• Exercise prompt: In the listing, take the part that opens with the line containing "From the closest" and closes with the line containing "(x=292, y=166) →". Write only those lines out again with "sort" swapped for "order" and everything else left as is.

★ ★ ★

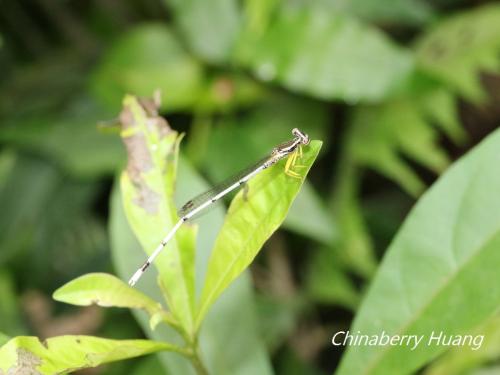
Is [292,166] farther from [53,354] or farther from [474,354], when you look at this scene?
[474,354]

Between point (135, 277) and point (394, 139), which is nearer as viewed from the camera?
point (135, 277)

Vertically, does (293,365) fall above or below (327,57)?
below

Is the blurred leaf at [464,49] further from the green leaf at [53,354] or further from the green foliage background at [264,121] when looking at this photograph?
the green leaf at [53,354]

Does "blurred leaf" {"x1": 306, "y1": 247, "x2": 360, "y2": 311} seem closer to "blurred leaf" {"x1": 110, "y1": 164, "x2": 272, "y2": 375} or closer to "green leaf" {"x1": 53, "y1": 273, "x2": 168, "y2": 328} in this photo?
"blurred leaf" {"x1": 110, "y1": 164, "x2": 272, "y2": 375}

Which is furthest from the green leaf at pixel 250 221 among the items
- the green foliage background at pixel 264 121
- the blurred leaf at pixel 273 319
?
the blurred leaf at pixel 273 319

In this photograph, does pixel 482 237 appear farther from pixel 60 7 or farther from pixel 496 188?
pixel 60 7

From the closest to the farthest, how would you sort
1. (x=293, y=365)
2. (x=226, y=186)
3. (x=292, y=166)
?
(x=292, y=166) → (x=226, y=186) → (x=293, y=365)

★ ★ ★

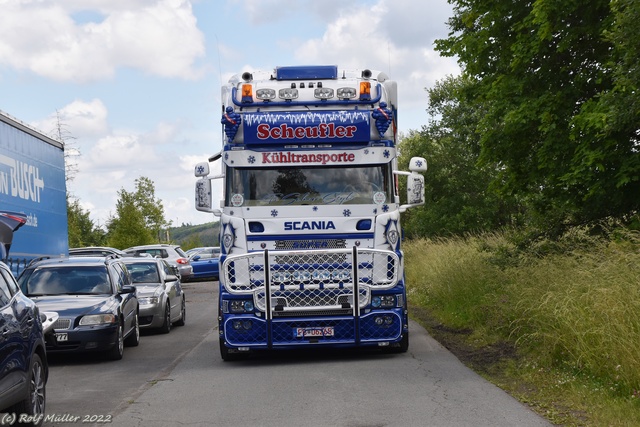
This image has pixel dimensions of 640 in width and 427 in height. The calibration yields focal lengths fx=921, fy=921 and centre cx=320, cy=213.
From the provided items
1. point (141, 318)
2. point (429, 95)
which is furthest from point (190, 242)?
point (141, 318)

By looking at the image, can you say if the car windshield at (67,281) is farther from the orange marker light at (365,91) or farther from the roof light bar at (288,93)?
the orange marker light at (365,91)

★ ★ ★

• Result for this task:
From the closest to the farthest, how would you order
1. (x=293, y=365)
2. (x=226, y=186)
3. (x=292, y=166)
?
(x=292, y=166) → (x=226, y=186) → (x=293, y=365)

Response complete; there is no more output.